WORK TO COMPLETE. Check every line of the data below for "accuracy". Copy each one that has it.

____ STORED DATA

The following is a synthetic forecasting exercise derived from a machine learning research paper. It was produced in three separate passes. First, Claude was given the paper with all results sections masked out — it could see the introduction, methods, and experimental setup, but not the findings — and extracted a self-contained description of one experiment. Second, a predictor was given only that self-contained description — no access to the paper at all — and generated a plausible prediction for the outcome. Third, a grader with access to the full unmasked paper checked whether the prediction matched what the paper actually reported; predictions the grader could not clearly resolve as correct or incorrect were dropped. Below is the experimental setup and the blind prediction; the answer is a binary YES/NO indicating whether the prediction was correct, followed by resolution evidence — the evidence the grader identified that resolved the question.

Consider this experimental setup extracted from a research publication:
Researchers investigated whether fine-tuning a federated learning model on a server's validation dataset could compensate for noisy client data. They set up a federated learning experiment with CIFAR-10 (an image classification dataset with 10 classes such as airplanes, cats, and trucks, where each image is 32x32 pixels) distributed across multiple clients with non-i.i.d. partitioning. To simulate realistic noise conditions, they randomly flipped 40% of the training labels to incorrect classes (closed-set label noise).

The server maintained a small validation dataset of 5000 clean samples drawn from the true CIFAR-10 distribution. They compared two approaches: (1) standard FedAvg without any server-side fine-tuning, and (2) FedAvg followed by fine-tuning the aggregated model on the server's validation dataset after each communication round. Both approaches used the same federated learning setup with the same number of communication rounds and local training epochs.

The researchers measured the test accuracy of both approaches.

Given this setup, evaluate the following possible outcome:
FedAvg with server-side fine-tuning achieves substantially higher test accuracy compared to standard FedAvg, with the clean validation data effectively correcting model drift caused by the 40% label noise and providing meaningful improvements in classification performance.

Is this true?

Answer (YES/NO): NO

________

RESPONSE BOX.
The researchers measured the test accuracy of both approaches.
FedAvg with server-side fine-tuning achieves substantially higher test accuracy compared to standard FedAvg, with the clean validation data effectively correcting model drift caused by the 40% label noise and providing meaningful improvements in classification performance.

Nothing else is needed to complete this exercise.